WHAT YOU HAVE TO DO:
In the article on Jamaica's new coffee regulations, which sector is named as the largest consumer of imported coffee?

PAGE TEXT:
Jamaica Gleaner / New regulations for the coffee sector anticipated by mid-November are expected to cull the ranks of importers, specifically those businesses that don’t otherwise grow or process coffee domestically.

The regulations to be promulgated by the Ministry of Industry, Commerce, Agriculture & Fisheries (MICAF), are meant to deepen the market for locally grown coffee through new blending requirements.

“Blending regulations will force all roasted coffee sold in Jamaica to have some percentage of Jamaican coffee,” said Jason Sharp, director of Coffee Traders Limited and chairman of Jamaica Coffee Exporters Association (JCEA).

Sharp said the regulatory changes are also expected to introduce a new standard for importers.

“Entities must, for example, be an exporter of Jamaican coffee if they wish to import coffee. Another requirement will be that the importing entity is an investor in the agricultural side of the coffee industry and not just a margin gatherer,” he said.

A MICAF statement said that under the regulations no imported coffee shall be processed, roasted or packaged for sale in its pure form without a minimum percentage of locally produced coffee.

COFFEE IMPORT POLICY The regulations “will be an update” of the Coffee Industry Regulation Act of 1948, but will be policed by the new Jamaica Agricultural Commodities Regulatory Authority (JACRA), said the Coffee Industry Board. A coffee import policy will also be developed.

The Coffee Board acknow-ledged that imports will likely fall, as a result, but noted that the larger goal “is to level the field so that local and long-established processors and manufacturers who produce the cherry coffee are not put in a disadvantageous position”.

In the value-added market, the demand for coffee is around 1,000 tonnes, resulting in processors seeking more approvals for imported beans to fulfil this market demand, the coffee regulator said. The demand is almost twice what the local farming community can provide.

Citing data, the board said that coffee imports in 2015 amounted to 300 tonnes, while in 2016 they spiked to 500 tonnes, to offset the low production volumes domestically.

Jamaica produced approxi-mately 300,000 boxes of Jamaica Blue Mountain and Jamaica High Mountain coffee cherries in the 2016 crop year, and 240,000 boxes this year a 20 per cent drop in volumes, Sharp noted.

He said that, if implemented, the regulations will change the architecture of the local market.

“Simply, it will force companies who retail roasted coffee to first be a net purchaser of Jamaican coffee; and secondly, it will force the entities to blend Jamaican coffee into their product offerings,” said the industry spokesman.

“It will also increase the price of finished product which may reduce consumption in retail,” he said.

But as to whether the new regulations might lead to a decline in imports, the JCEA chairman was less certain.

“It’s hard to say at this point,” said the coffee processor. “However, there may be some fallout and in turn some new players may emerge.”

He adds that the hospitality sector is the largest consumer of imported coffee, and as such import volumes are not expected to fall significantly in the short term, given that the room count is expanding in the hotel sector.

Traditionally, around 25 per cent of the coffee produced in Jamaica is consumed locally, Sharp said; while the Coffee Board notes that the market for coffee locally is valued at more than $1 billion.

PROVIDED RECORDS:
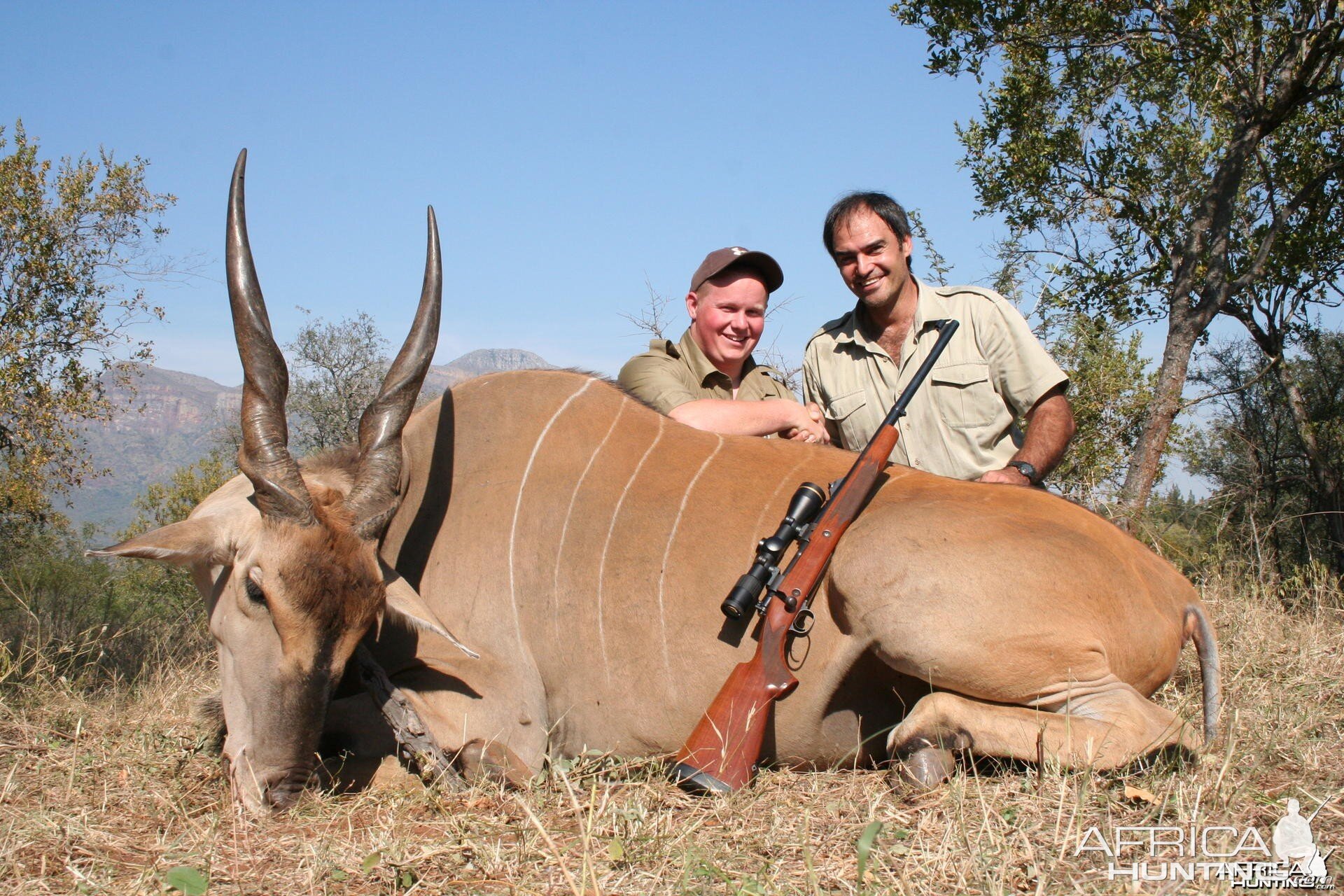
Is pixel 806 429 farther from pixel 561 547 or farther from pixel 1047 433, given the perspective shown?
pixel 561 547

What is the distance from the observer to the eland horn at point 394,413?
2754 millimetres

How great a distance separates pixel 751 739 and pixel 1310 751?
135 cm

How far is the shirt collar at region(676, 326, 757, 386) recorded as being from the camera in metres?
4.23

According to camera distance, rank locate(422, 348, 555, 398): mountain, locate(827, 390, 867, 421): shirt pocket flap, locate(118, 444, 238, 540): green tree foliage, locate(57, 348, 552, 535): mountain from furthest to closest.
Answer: locate(422, 348, 555, 398): mountain
locate(57, 348, 552, 535): mountain
locate(118, 444, 238, 540): green tree foliage
locate(827, 390, 867, 421): shirt pocket flap

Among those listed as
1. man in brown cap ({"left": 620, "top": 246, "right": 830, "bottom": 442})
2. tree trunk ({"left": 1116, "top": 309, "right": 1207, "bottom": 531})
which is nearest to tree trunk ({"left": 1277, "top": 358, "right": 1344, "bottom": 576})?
tree trunk ({"left": 1116, "top": 309, "right": 1207, "bottom": 531})

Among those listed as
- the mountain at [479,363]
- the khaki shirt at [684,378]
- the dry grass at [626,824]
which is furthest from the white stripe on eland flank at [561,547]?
the mountain at [479,363]

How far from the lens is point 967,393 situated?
394 centimetres

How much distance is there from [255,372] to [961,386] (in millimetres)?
2536

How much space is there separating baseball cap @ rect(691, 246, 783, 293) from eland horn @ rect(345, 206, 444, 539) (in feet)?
4.89

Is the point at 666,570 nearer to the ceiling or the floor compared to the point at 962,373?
nearer to the floor

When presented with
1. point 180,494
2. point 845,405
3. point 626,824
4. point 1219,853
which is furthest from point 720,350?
point 180,494

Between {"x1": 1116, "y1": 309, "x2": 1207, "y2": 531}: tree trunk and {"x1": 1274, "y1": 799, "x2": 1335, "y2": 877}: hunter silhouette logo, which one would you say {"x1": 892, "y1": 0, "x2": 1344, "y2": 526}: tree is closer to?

WRITTEN SOLUTION:
The hospitality sector.